# Metin Bloğu:
════

Kızılcık şerbeti (III): Zeytinyağı ve limon durumu

Toplumun dünya görüşü konusunda nasıl kutuplaştırılmaya çalışıldığını, yani aslında Allah ve kul arasında kalması gereken ilişkinin günlük yaşamın bir gösterisi haline getirilerek doğrudan ya da dolaylı menfaate alet edildiğini geçen haftalarda anlatmaya çalıştım. Bu tartışmadaki en sıkıntılı noktalardan biri de İslam’ın fikir öncüsü durumundaki kişilerin kendilerini fetva tuzağına kaptırmalarıdır. Topluma sürekli kanaatkar olmayı, israftan kaçınmayı ya da dinin kurallarına uymayı öğütlerken, sıra kendilerine gelince farklı davrananlara elbette benim diyebileceğim bir şey yok; vargım kafamda kalır, ama söylemek haddime düşmez.

Ne var ki bir grup daha var ki, onlar da öyle ya da böyle, takiye ya da değil, önerilene uygun olanları kendi içlerinde kategorize etmekten de çekinmiyorlar. İşte bu durum tehlikeli, çünkü hesabı bu dünyada verilmeyeceği kesin olan ameller listesini aklınca Ehl-i Beyt’ten aldığı yetkiyle eleştirmeleri nafile. Başkasını bağlamayan eylemlerin değil hacı hoca takımını, hiç kimseyi bağlamayacağını din öğretisinden biliyoruz. Sürekli fetva verenlerin sorunu da bu, kendilerine hakim rolü biçmek.

════

# Veri Kümesinden Alıntı:
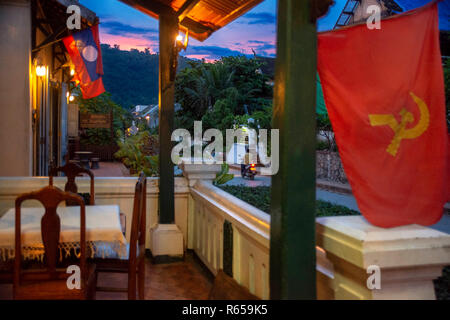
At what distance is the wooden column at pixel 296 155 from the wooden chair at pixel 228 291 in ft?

════

# Yapılacak İşler:
1) Aşağıdaki ifadelerin her biri için metin bloğuyla uyuşup uyuşmadığını evet ya da hayır diye belirtin ve kararı veren sözleri metin bloğundan aynen alıntılayın.
(a) Yazar, topluma kanaatkar olmayı öğütleyip sıra kendilerine gelince farklı davrananlar hakkında konuşmanın haddine düşmediğini söyler.
(b) Yazara göre başkasını bağlamayan eylemler yalnızca hacı hoca takımını bağlar.
(c) Yazar, sürekli fetva verenlerin sorununu kendilerine hakim rolü biçmek olarak görür.
2) Metin bloğundan "Kızılcık şerbeti (III): Zeytinyağı" sözleriyle başlayıp "söylemek haddime düşmez." sözlerine kadar giden kısmı hiçbir değişiklik yapmadan çıkarın.
Yanıt verirken yalnızca metin bloğundan yararlanın.

# Görevlere Göre Sonuçlar:
1)
(a) Evet: "vargım kafamda kalır, ama söylemek haddime düşmez."
(b) Hayır: "Başkasını bağlamayan eylemlerin değil hacı hoca takımını, hiç kimseyi bağlamayacağını din öğretisinden biliyoruz."
(c) Evet: "Sürekli fetva verenlerin sorunu da bu, kendilerine hakim rolü biçmek."

2)
Kızılcık şerbeti (III): Zeytinyağı ve limon durumu

Toplumun dünya görüşü konusunda nasıl kutuplaştırılmaya çalışıldığını, yani aslında Allah ve kul arasında kalması gereken ilişkinin günlük yaşamın bir gösterisi haline getirilerek doğrudan ya da dolaylı menfaate alet edildiğini geçen haftalarda anlatmaya çalıştım. Bu tartışmadaki en sıkıntılı noktalardan biri de İslam’ın fikir öncüsü durumundaki kişilerin kendilerini fetva tuzağına kaptırmalarıdır. Topluma sürekli kanaatkar olmayı, israftan kaçınmayı ya da dinin kurallarına uymayı öğütlerken, sıra kendilerine gelince farklı davrananlara elbette benim diyebileceğim bir şey yok; vargım kafamda kalır, ama söylemek haddime düşmez.